:: Source excerpt ::
########

The Supreme Court decision in Gillette v. United States, 401 U.S. 437 (1971), upheld a lower court ruling denying a draft exemption to a man who on the basis of humanist principles had refused to participate in the Vietnam War but who would have fought in a war of self defense.

 

Court followed precedent in denying draft exemption

 

Eight justices considered the exemption denial to be a valid interpretation of the Military Selective Service Act of 1967 and as consistent with the religion clauses of the First Amendment. The Court took a similar position in the consolidated case Negre v. Larson, involving a Roman Catholic who had asked to leave military service after basic training because he had concluded that the Vietnam War was unjust.

 

These decisions limited the ruling in Welsh v. United States (1970), which had extended the rights of conscientious objection to individuals whose opposition to war stemmed from moral and ethical beliefs that occupied a similar position to religious views.

 

Court said exemption only applied to those opposed to any form of war

 

In the Court’s opinion for Gillette, Justice Thurgood Marshall observed that the selective service statute extended conscientious objector status only to those “conscientiously opposed to participation in war in any form.” Neither this language, nor the legislative history of the bill, nor past cases could justify exempting Gillette or Negre.

########

:: Entries supplied ::
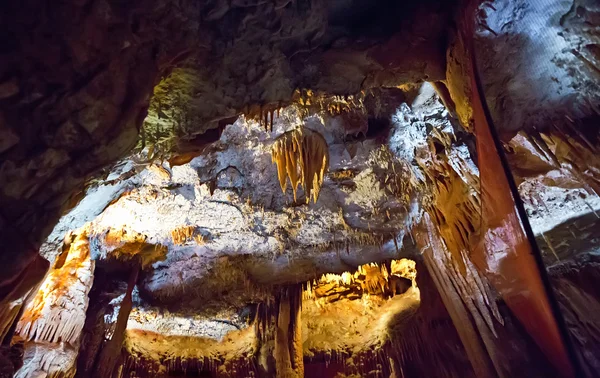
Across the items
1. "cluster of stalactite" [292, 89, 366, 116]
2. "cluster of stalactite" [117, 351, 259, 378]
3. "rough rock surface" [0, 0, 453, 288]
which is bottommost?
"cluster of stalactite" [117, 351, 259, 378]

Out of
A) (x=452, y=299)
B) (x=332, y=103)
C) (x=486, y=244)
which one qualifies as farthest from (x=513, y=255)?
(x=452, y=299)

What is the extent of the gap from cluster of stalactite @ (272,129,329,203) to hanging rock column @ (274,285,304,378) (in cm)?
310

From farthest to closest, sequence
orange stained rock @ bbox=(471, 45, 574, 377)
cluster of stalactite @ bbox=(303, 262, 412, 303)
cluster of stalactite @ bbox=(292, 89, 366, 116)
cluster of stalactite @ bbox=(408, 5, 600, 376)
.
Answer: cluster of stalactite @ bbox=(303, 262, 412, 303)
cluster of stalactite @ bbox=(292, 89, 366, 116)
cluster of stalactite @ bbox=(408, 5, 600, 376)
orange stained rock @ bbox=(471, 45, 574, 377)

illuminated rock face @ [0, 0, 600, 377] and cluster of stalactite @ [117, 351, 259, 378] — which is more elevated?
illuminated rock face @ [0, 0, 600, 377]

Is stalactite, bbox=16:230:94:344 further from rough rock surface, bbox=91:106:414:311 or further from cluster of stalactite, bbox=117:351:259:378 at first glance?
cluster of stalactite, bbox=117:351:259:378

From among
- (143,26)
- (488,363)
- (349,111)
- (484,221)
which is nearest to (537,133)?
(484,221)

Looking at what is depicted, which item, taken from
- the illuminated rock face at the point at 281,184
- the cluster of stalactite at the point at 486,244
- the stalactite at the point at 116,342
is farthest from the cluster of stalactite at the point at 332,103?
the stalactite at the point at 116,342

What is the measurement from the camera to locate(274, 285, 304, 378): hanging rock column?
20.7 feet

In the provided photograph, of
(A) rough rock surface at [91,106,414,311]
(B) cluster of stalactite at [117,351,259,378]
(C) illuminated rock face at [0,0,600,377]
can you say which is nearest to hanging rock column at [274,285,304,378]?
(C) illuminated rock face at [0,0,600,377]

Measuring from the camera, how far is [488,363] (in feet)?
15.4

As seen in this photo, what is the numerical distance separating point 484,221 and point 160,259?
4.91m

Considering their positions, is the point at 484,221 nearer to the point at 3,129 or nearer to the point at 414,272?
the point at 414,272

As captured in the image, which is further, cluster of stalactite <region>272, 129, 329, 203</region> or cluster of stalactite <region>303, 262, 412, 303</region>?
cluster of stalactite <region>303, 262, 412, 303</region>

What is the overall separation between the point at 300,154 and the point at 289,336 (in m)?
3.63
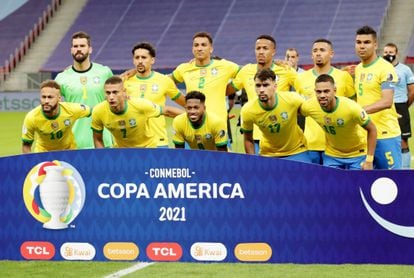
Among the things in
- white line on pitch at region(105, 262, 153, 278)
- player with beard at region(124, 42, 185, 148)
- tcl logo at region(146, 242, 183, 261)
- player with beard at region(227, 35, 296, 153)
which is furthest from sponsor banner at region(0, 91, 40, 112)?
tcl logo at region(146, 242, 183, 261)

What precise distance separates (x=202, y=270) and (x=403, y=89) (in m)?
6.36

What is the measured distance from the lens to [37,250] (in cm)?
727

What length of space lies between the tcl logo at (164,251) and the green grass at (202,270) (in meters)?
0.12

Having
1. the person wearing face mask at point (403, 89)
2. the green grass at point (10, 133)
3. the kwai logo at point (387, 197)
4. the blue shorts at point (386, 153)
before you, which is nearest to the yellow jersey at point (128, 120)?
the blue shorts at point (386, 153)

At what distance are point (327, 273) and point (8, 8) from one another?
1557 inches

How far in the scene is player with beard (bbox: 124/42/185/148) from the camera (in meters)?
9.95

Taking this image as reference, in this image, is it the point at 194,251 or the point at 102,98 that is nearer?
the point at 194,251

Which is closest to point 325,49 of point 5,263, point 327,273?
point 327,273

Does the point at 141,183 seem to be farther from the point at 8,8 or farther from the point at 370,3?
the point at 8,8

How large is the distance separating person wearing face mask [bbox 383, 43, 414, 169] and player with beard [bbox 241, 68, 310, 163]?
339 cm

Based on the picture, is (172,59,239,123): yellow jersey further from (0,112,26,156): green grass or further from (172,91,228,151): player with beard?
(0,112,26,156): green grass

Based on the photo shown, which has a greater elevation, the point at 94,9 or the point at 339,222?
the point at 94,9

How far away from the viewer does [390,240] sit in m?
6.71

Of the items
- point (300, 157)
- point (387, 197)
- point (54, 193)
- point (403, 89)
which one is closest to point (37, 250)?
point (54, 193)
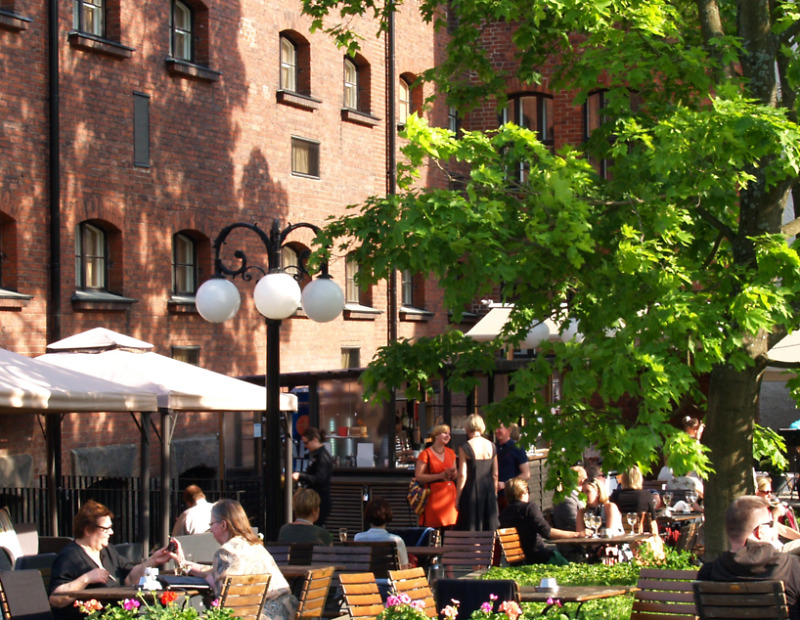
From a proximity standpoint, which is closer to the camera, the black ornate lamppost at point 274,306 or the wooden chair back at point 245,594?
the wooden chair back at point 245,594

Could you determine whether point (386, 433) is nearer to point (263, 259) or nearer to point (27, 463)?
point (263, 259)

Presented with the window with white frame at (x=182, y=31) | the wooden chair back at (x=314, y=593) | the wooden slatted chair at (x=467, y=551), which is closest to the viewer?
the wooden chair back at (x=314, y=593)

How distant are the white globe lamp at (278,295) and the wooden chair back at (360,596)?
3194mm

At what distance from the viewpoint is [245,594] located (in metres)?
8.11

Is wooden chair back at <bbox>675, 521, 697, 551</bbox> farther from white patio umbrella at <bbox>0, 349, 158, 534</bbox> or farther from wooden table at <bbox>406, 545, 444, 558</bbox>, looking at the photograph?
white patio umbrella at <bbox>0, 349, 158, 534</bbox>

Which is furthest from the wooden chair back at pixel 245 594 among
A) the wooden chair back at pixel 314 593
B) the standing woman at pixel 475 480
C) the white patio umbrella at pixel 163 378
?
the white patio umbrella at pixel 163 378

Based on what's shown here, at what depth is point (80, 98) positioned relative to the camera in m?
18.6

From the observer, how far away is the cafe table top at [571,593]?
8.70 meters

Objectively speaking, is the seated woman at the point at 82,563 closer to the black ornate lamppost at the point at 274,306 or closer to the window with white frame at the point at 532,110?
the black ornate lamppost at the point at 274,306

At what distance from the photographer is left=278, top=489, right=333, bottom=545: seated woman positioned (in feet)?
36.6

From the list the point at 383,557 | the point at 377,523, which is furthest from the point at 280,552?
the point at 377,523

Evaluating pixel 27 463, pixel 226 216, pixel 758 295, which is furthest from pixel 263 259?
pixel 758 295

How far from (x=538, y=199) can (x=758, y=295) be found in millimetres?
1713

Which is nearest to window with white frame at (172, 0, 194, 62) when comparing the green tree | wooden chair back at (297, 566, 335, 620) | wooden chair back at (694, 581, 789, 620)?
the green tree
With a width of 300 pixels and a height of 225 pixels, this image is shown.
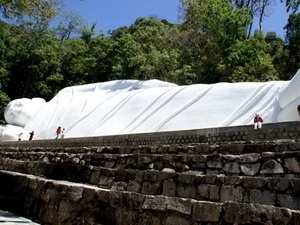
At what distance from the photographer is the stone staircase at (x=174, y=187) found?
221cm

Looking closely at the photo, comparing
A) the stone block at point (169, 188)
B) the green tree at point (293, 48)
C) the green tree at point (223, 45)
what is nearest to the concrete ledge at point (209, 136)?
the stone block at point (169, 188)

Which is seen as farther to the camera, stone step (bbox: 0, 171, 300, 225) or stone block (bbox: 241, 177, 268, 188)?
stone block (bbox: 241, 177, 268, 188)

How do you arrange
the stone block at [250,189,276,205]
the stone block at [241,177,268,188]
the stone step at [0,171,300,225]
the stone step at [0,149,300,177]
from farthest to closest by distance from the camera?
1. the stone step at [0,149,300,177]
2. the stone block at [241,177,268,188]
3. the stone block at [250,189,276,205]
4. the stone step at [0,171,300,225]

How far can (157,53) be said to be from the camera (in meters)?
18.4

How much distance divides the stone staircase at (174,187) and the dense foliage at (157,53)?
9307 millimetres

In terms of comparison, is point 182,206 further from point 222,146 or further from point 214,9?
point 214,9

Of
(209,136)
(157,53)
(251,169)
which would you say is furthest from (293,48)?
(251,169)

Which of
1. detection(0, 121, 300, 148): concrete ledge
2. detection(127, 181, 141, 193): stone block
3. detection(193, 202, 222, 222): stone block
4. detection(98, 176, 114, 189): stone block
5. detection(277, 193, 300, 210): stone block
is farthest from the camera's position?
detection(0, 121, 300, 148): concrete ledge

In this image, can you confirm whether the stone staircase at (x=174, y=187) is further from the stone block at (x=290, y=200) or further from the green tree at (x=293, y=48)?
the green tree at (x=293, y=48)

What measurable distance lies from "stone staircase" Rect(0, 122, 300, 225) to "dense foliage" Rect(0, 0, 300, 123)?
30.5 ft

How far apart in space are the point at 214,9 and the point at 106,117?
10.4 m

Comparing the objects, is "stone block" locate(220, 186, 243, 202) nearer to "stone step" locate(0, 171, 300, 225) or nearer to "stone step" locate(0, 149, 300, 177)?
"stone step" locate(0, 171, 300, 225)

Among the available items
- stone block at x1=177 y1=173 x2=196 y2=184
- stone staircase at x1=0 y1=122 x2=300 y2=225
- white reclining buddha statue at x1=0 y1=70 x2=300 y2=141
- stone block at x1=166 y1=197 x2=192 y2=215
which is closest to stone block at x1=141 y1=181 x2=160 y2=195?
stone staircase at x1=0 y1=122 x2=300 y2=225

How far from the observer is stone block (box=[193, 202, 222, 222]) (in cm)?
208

########

:: Directive ::
Reproduce verbatim everything from "These decisions limited" down to "Gillette or Negre." in the excerpt on the Gillette v. United States decision above.

:: Expected answer ::
These decisions limited the ruling in Welsh v. United States (1970), which had extended the rights of conscientious objection to individuals whose opposition to war stemmed from moral and ethical beliefs that occupied a similar position to religious views.

 

Court said exemption only applied to those opposed to any form of war

 

In the Court’s opinion for Gillette, Justice Thurgood Marshall observed that the selective service statute extended conscientious objector status only to those “conscientiously opposed to participation in war in any form.” Neither this language, nor the legislative history of the bill, nor past cases could justify exempting Gillette or Negre.